• Problem
Repeat these records exactly, pictures excluded.

• The data
==========
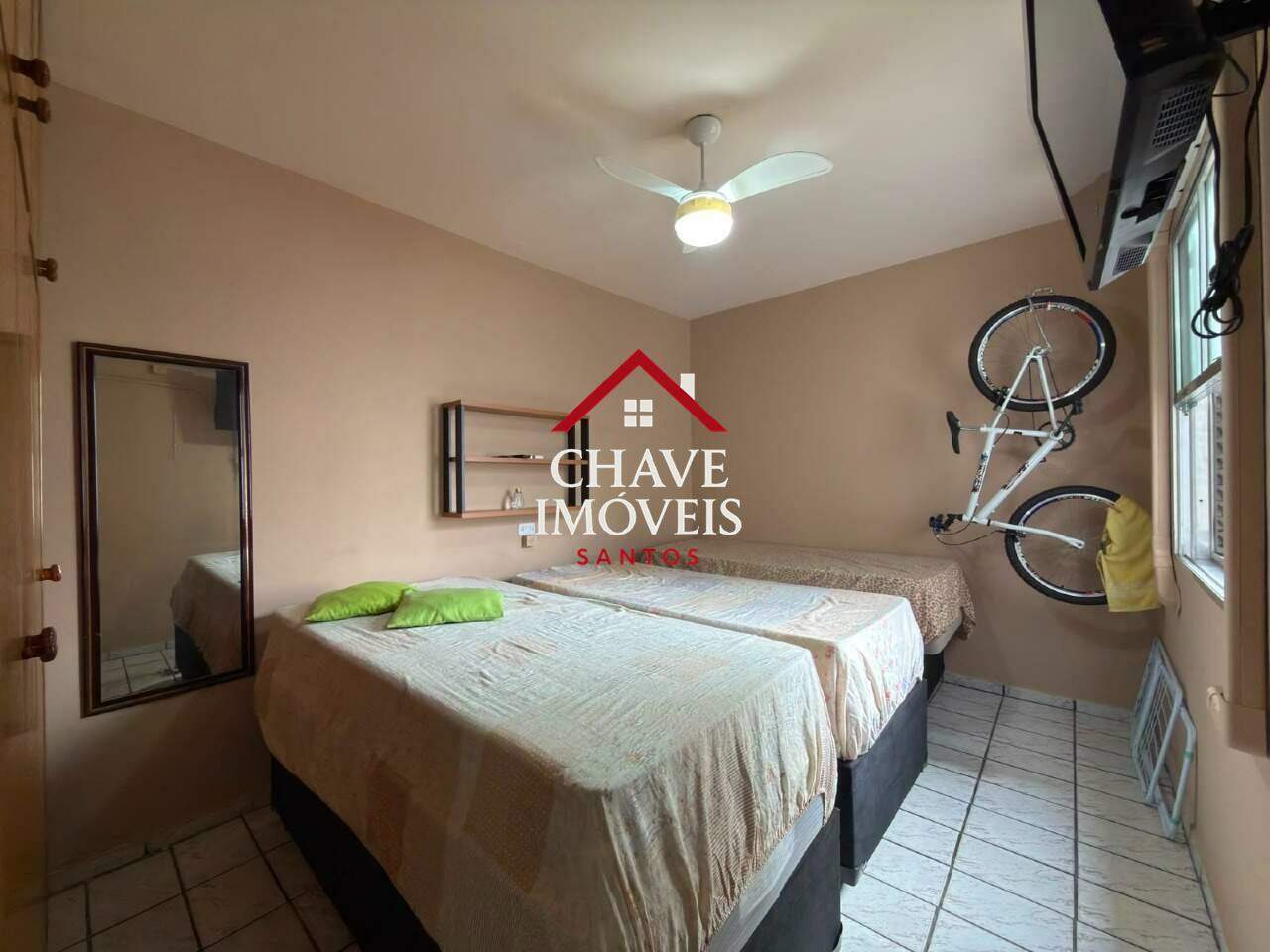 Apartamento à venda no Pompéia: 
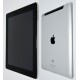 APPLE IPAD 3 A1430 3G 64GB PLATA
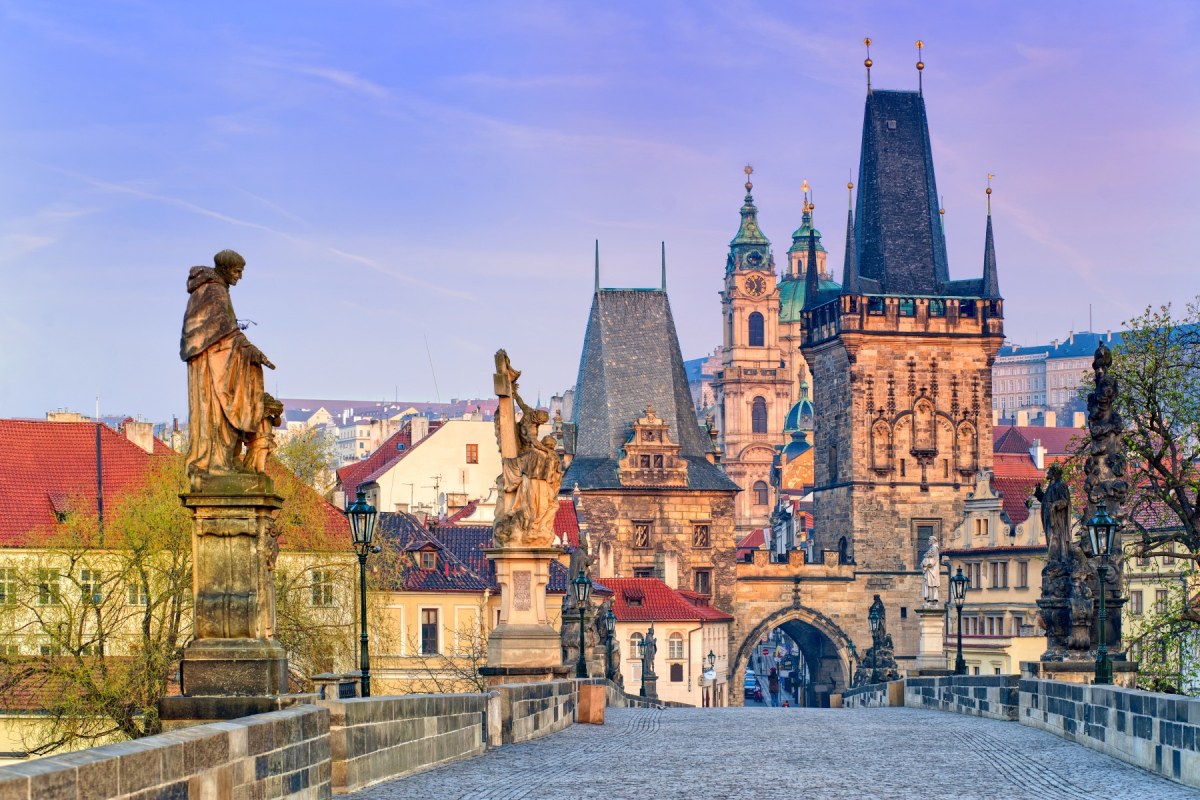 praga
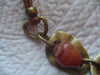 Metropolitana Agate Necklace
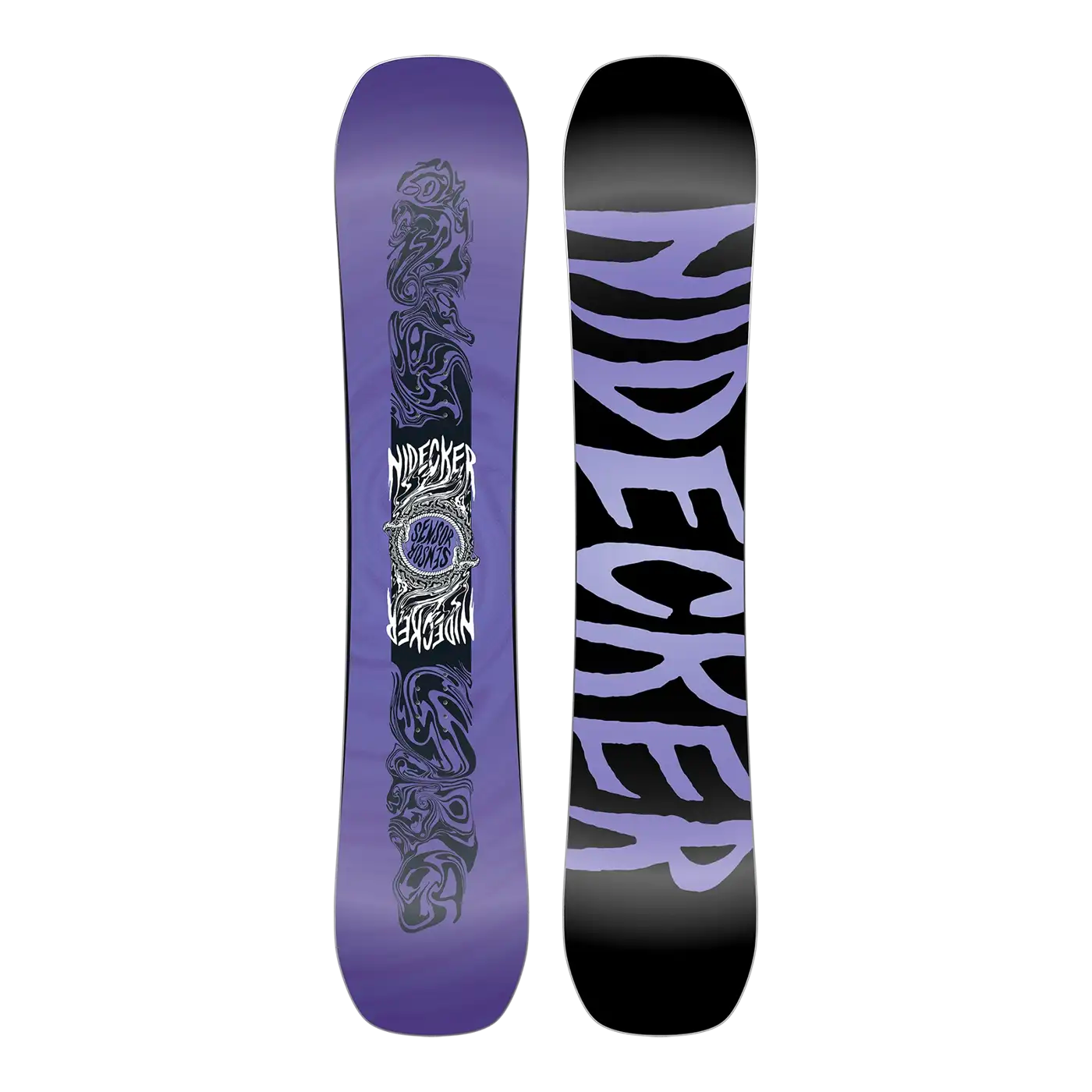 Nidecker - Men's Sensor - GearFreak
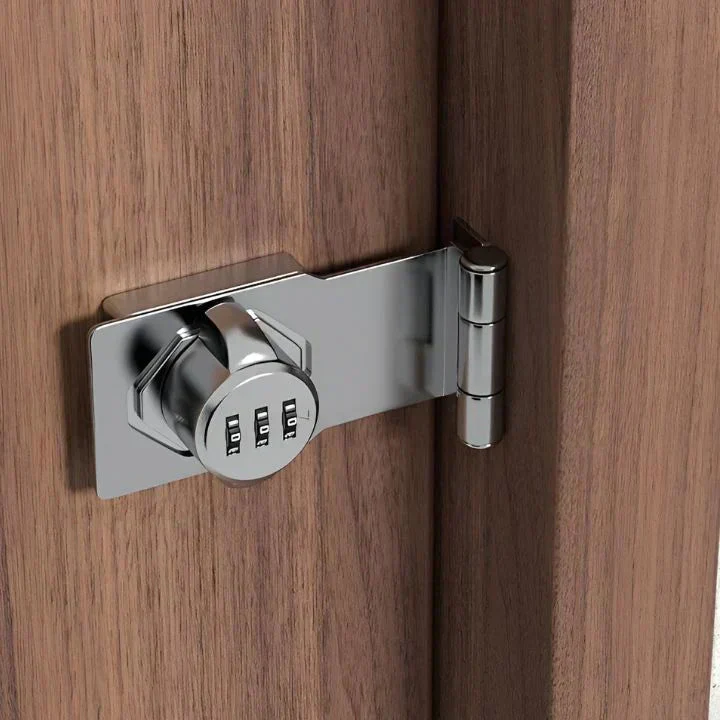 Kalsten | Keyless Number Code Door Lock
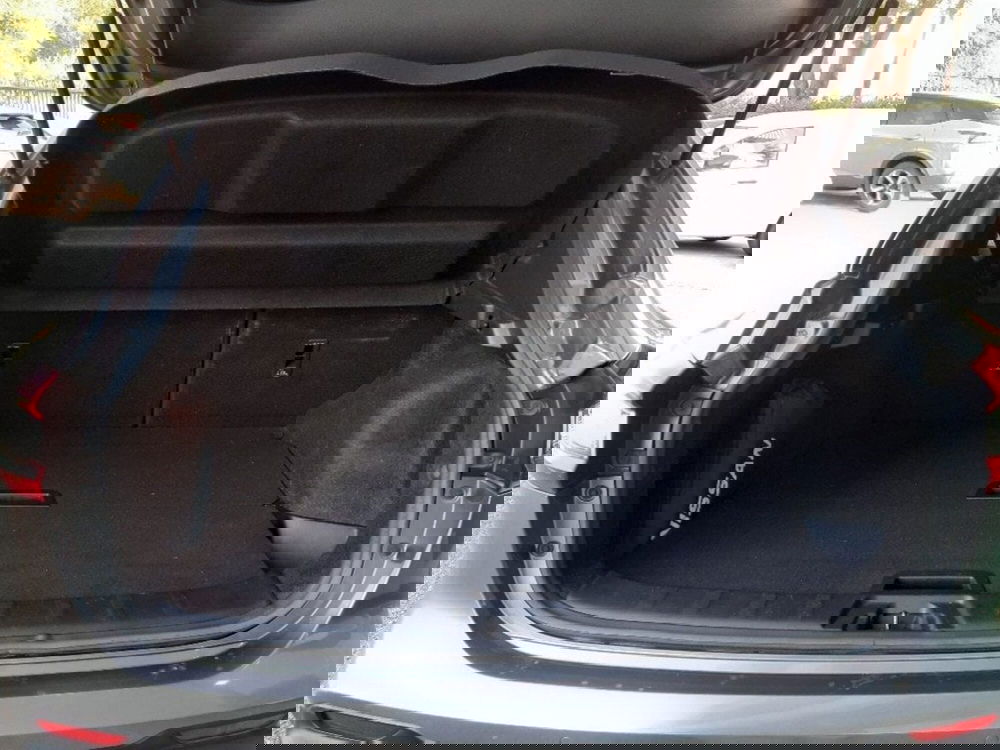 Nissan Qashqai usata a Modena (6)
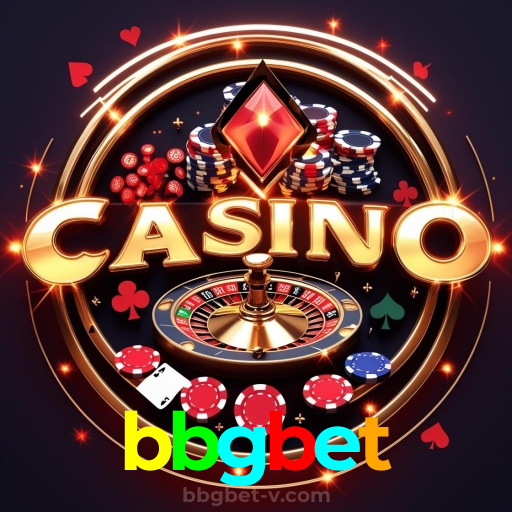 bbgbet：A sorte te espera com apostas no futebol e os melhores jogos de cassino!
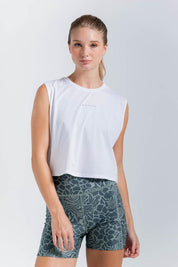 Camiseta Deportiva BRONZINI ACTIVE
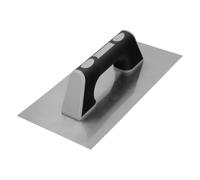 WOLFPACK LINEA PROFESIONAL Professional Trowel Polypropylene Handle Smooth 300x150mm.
==========
• Exercise solution
 Apartamento à venda no Pompéia: 
 APPLE IPAD 3 A1430 3G 64GB PLATA
 praga
 Metropolitana Agate Necklace
 Nidecker - Men's Sensor - GearFreak
 Kalsten | Keyless Number Code Door Lock
 Nissan Qashqai usata a Modena (6)
 bbgbet：A sorte te espera com apostas no futebol e os melhores jogos de cassino!
 Camiseta Deportiva BRONZINI ACTIVE
 WOLFPACK LINEA PROFESIONAL Professional Trowel Polypropylene Handle Smooth 300x150mm.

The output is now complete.